Oral mucosal lesions: Thirty-three epidemiological studies consistently show a strong dose-related effect of current snuff on oral mucosal lesion prevalence. In Scandinavia, users have a near 100% prevalence of a characteristic "snuff-induced lesion", but prevalence of the varied lesions reported in the USA is lower. Associations with chewing tobacco are weaker. The lack of clear association with former use suggests reversibility following cessation, consistent with experimental studies showing rapid lesion regression on quitting.Periodontal and gingival diseases: Two of four studies report a significant association of snuff with attachment loss and four out of eight with gingival recession. Snuff is not clearly related to gingivitis or periodontal diseases. Limited evidence suggests chewing tobacco is unrelated to periodontal or gingival diseases.Tooth loss: Swedish studies show no association with snuff, but one US study reported an association with snuff, and another with chewing tobacco.Dental caries: Evidence from nine studies suggests a possible relationship with use of smokeless tobacco, particularly chewing tobacco, and the risk of dental caries.Oral pain: Limited evidence precludes any clear conclusion.
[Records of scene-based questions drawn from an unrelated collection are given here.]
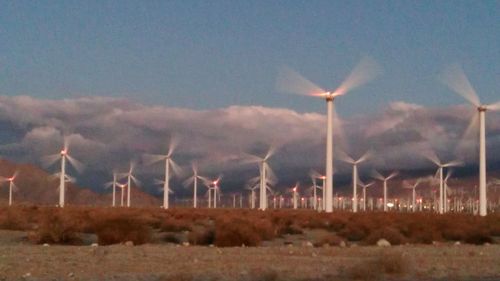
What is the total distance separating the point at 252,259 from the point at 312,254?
15.3ft

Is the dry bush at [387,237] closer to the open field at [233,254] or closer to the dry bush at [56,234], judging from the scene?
the open field at [233,254]

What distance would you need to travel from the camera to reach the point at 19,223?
72125 millimetres

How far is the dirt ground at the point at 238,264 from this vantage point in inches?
1332

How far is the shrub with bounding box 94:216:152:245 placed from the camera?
52344mm

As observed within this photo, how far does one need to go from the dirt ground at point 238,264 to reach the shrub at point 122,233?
162 inches

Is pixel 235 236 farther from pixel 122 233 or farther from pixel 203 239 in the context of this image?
pixel 122 233

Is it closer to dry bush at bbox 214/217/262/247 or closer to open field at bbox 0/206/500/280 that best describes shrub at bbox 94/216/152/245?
open field at bbox 0/206/500/280

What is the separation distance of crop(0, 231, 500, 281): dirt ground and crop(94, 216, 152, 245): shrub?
4.11 m

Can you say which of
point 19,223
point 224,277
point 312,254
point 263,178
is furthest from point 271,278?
point 263,178

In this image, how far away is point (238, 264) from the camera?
126 ft

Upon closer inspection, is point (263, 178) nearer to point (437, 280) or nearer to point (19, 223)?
point (19, 223)

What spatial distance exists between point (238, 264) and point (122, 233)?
15766 millimetres

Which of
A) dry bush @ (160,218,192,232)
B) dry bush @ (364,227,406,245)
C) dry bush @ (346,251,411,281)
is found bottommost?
dry bush @ (346,251,411,281)

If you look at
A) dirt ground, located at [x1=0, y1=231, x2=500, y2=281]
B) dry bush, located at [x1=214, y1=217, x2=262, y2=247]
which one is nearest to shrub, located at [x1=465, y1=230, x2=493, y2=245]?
dirt ground, located at [x1=0, y1=231, x2=500, y2=281]
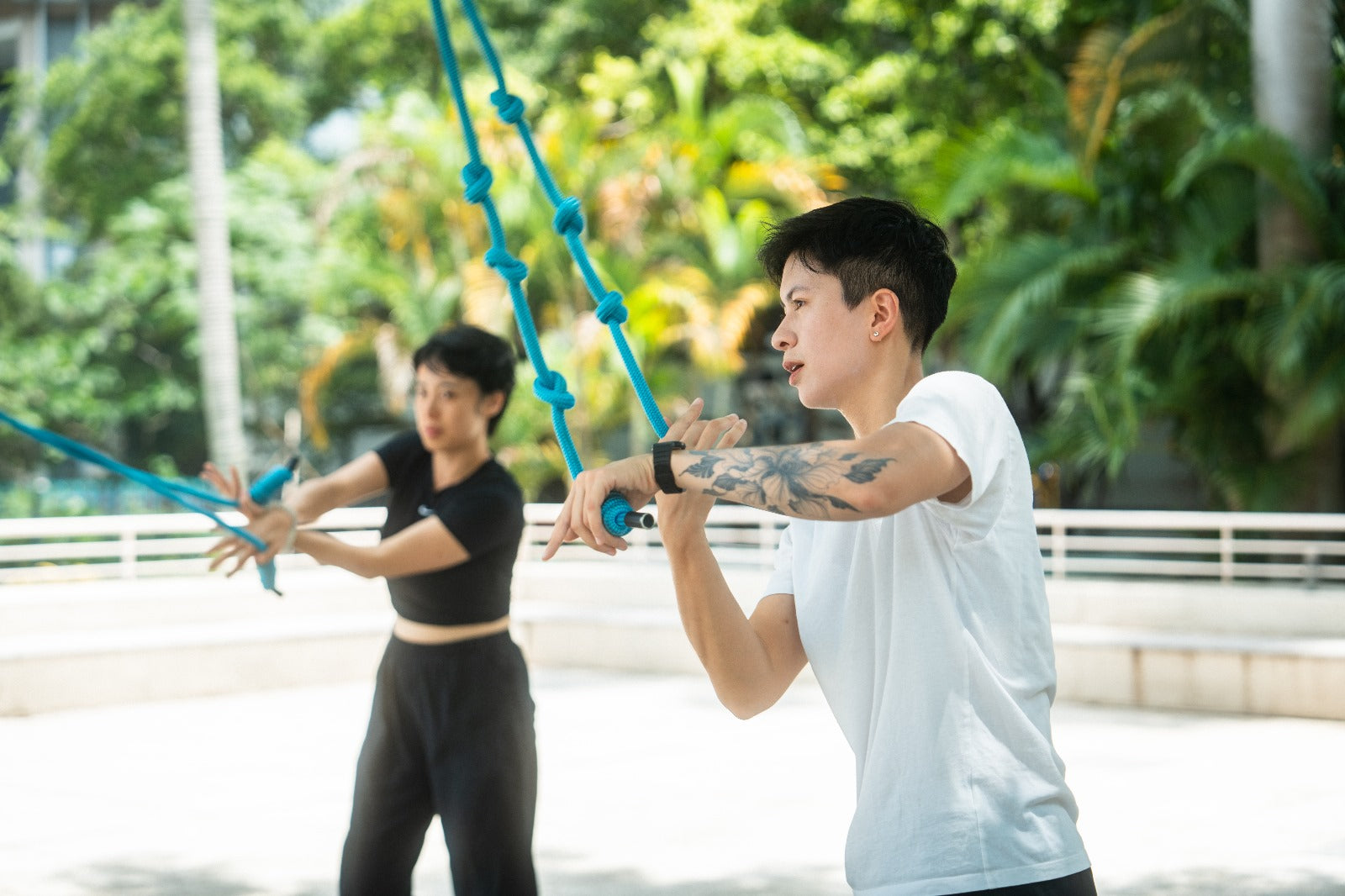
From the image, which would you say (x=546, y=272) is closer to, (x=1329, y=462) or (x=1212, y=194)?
(x=1212, y=194)

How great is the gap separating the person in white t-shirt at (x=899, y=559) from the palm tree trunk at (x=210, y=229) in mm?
12745

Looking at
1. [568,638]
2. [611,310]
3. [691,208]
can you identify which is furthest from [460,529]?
[691,208]

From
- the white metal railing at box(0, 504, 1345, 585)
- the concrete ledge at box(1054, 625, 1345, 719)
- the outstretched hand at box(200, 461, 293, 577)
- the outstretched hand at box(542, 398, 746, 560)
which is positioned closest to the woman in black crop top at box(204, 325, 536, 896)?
the outstretched hand at box(200, 461, 293, 577)

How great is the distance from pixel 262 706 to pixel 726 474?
840 cm

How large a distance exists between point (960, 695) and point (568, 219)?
3.90ft

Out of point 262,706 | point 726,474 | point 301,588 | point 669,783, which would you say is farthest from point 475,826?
point 301,588

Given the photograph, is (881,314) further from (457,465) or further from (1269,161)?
(1269,161)

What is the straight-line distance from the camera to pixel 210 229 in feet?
46.4

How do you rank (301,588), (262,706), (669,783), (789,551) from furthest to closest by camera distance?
1. (301,588)
2. (262,706)
3. (669,783)
4. (789,551)

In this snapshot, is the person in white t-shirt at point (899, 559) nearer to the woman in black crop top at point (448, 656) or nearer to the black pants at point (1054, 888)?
the black pants at point (1054, 888)

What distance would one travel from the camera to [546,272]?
56.2ft

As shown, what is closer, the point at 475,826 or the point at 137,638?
the point at 475,826

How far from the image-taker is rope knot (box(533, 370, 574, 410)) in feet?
8.41

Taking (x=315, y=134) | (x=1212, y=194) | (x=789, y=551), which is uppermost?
(x=315, y=134)
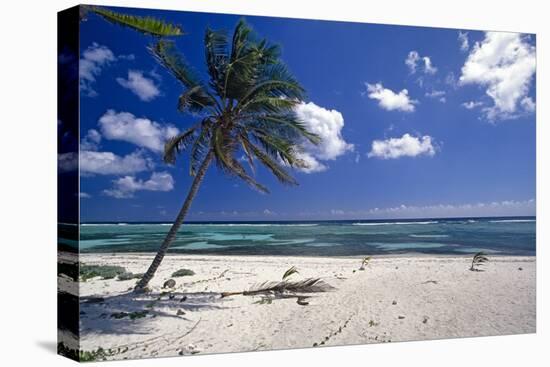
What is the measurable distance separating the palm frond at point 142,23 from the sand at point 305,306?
10.3 feet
This review confirms the strong association of current use of smokeless tobacco, particularly snuff, with prevalence of oral mucosal lesions. It provides suggestive evidence of an association of snuff use with gingival recession and attachment loss, and of chewing tobacco with dental caries. While smokeless tobacco clearly increases risk of oral mucosal lesions, interpretation for other endpoints is limited by study weaknesses, including poor confounding control.
无烟烟草如何导致非肿瘤性口腔疾病尚不清楚。它肯定会增加口腔黏膜病变的风险,但对于其他病症,评论者们存在分歧。在一些地区,尤其是东南亚,由于涉及多种产品、成分(包括非烟草成分)和使用习惯,风险难以量化。本综述考虑了来自欧洲(实际上主要是斯堪的纳维亚)和美国的研究。
确定了1963年至2007年发表的将口腔病变风险与无烟烟草使用相关联的实验性和流行病学研究。分别评估了口腔黏膜病变、牙周和牙龈疾病、龋齿和牙齿脱落以及口腔疼痛的数据。
口腔黏膜病变:33项流行病学研究一致表明,当前使用鼻烟对口腔黏膜病变患病率有强烈的剂量相关效应。在斯堪的纳维亚,使用者中特征性“鼻烟引起的病变”患病率接近100%,但美国报告的各种病变患病率较低。与咀嚼烟草的关联较弱。与既往使用缺乏明确关联表明戒烟后病变具有可逆性,这与实验研究显示戒烟后病变迅速消退一致。
四项研究中的两项报告鼻烟与附着丧失有显著关联,八项研究中的四项报告鼻烟与牙龈退缩有关联。鼻烟与牙龈炎或牙周疾病没有明确关联。有限的证据表明咀嚼烟草与牙周或牙龈疾病无关。
瑞典的研究表明与鼻烟没有关联,但一项美国研究报告与鼻烟有关联,另一项与咀嚼烟草有关联。
九项研究的证据表明与无烟烟草使用,特别是咀嚼烟草使用以及龋齿风险之间可能存在关系。
证据有限,无法得出明确结论。
本综述证实了当前使用无烟烟草,特别是鼻烟与口腔黏膜病变患病率之间的强烈关联。它提供了鼻烟使用与牙龈退缩和附着丧失以及咀嚼烟草与龋齿之间存在关联的提示性证据。虽然无烟烟草明显增加了口腔黏膜病变的风险,但对于其他终点的解释因研究缺陷而受到限制,包括混杂控制不佳。